Graviteam never stops improving their games. In addition to their DLC releases (BTW two more are coming but I can’t share now), upgrades are continuously being added in the game engine. The subject of this blog entry is a change that came out a while ago, and has to do to the turn-based high tactics level map (the so-called the operational layer). Hated by many, I find this upgrade a great addition to the generous dose of realism the game engine delivers.
The movement of units in the map can now take two modes:
- March: To be used when enemy contact is not expected. The units would be able to reach further but if it makes contact with the enemy, the player will not be able to move them in the deployment phase.
- Advance – To be used when enemy contact is expected. If the units are moving just 1 square, the player will be able to move them during the deployment phase. If the units advance more than 1 square, the player will not be able to move them during the deployment phase but at least they will be in a formation better suited for combat.

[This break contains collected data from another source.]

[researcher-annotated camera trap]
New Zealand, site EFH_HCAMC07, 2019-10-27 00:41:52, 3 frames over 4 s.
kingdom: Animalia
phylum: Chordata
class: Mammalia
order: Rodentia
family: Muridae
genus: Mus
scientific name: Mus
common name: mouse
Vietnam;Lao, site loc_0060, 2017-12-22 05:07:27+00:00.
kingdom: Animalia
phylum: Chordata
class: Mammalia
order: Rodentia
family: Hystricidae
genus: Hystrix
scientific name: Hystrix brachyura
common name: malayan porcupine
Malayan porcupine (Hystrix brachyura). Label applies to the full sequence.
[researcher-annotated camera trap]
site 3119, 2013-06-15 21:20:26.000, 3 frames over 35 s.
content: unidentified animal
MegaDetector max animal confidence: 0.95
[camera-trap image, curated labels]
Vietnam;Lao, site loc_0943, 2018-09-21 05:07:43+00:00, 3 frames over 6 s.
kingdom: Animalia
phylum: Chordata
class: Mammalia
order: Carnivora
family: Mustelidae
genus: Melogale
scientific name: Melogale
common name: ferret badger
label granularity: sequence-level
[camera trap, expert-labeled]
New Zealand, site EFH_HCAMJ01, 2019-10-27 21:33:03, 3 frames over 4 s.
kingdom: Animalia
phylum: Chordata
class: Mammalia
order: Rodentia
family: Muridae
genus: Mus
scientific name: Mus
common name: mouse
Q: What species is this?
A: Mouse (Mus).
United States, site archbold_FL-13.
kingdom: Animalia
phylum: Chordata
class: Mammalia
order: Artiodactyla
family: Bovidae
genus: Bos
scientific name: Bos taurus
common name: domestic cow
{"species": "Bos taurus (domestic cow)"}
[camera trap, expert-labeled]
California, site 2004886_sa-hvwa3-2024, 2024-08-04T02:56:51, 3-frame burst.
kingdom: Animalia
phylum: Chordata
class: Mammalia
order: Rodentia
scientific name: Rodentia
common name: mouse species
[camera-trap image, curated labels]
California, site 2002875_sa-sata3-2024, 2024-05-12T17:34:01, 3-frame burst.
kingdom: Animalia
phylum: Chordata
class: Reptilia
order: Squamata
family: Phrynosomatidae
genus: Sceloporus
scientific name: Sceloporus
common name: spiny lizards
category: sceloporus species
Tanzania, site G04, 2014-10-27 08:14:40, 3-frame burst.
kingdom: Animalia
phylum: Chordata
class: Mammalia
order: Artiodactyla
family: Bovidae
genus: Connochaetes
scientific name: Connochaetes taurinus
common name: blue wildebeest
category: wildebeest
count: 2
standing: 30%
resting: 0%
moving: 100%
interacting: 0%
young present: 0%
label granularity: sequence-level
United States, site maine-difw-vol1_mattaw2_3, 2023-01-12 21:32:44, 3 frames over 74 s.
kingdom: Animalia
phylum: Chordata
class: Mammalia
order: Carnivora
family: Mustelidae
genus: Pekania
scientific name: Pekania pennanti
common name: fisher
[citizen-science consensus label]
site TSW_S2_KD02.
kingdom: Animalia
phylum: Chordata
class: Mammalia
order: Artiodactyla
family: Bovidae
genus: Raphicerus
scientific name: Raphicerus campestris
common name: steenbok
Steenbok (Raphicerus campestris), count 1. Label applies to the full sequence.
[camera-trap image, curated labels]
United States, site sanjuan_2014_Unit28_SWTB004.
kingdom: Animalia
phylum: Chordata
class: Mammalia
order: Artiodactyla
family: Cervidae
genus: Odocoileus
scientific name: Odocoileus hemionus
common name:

- Defense – This is a don’t move and dig trenches order.
The consequences of this new system are enormous. Not only you can’t exploit freely moving and massing platoons without restrictions, but you will have to be careful on the type of movement being used.
I had the opportunity to experience this in an early morning battle. It was not pretty: I had to withdraw two reinforced companies when I realized that they were unable to support each other (deployment phase restrictions). To add to the drama, one company ran straight into an enemy (German) tank detachment.
My Soviet troops did what they could, but the mobility of the enemy formation was too much.
The way Graviteam is able to model tactical combat is one of greatest achievements in war gaming.